Wootton eventually found his work going out of fashion and ceased to paint about 1760. He died in London on November 3, 1764. His work can be seen at the Tate Gallery, the Virginia Museum of Fine Arts (Richmond, USA), the Yale Center for British Art and Longleat, the seat of the Marquesses of Bath.
On March 27, 1749, in the accounts for his new house, Kirtlington Park, Sir James Dashwood recorded a payment to Wootton. The sum was considerable, more than 50 pounds. Wootton, who was high in favour among the titled nobility could set his prices as he wished. The Dashwood family had moved into their house in 1746. This painting signed and dated 1748, was in a room that was sold in the 1930s and displaced from Kirtlington Park to the Metropolitan Museum of Art.

### INPUT RECORDS
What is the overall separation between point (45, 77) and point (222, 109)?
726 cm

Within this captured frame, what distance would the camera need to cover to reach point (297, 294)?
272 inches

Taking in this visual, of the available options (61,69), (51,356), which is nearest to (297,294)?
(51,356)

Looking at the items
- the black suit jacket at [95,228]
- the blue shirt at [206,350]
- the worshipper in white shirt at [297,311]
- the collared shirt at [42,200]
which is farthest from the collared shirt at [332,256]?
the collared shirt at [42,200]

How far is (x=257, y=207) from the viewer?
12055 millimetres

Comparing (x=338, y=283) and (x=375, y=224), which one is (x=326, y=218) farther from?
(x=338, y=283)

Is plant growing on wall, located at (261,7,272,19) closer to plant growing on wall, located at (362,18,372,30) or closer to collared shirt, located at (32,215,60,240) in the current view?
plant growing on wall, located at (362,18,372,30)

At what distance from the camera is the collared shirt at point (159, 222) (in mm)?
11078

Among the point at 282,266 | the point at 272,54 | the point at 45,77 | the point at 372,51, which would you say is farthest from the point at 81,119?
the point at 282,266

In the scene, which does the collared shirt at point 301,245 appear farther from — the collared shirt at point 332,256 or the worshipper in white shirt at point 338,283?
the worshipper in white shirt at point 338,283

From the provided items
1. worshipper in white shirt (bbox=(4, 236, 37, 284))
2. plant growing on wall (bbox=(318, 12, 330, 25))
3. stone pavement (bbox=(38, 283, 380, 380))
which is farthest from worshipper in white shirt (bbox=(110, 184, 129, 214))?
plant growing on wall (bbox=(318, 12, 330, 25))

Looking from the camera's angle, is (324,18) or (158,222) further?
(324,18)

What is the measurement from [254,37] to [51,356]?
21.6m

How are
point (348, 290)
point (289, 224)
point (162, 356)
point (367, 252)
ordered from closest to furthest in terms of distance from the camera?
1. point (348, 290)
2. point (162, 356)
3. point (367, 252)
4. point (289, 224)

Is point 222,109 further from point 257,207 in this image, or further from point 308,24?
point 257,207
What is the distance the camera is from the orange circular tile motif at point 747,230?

### PROBLEMS AND TASKS
A) Please copy the records again, starting with the line containing "From the provided items" and going on through the end of the records, and change "worshipper" to "person" wherever it occurs there, keeping everything else the same.
B) Write what comes next in the text about the painter Wootton, picking up after its final sentence.
The text and the records have no connection to each other.

### RESPONSES TO THE TASKS
A)
From the provided items
1. person in white shirt (bbox=(4, 236, 37, 284))
2. plant growing on wall (bbox=(318, 12, 330, 25))
3. stone pavement (bbox=(38, 283, 380, 380))
which is farthest from person in white shirt (bbox=(110, 184, 129, 214))?
plant growing on wall (bbox=(318, 12, 330, 25))

Looking from the camera's angle, is (324,18) or (158,222) further?
(324,18)

What is the measurement from [254,37] to [51,356]?
21.6m

How are
point (348, 290)
point (289, 224)
point (162, 356)
point (367, 252)
ordered from closest to furthest in terms of distance from the camera?
1. point (348, 290)
2. point (162, 356)
3. point (367, 252)
4. point (289, 224)

Is point 222,109 further from point 257,207 in this image, or further from point 308,24?
point 257,207
What is the distance the camera is from the orange circular tile motif at point 747,230?

B)
Staffage from the Dutch genre painting tradition is set here in an English landscape embellished with classical ruins on a hill, a Claudian motif inspired by the villa at Tivoli. As a dismounted companion looks on, a lady in a Van Dyck costume on a white horse with an exotic leopard skin as a saddle blanket, allows her fortune to be told by a gipsy woman. A servant cradling a weapon in his arms waits on the couple. Beyond a rocky arch, women camp beside a smoking fire and herders drive their cattle along a rutted pathway.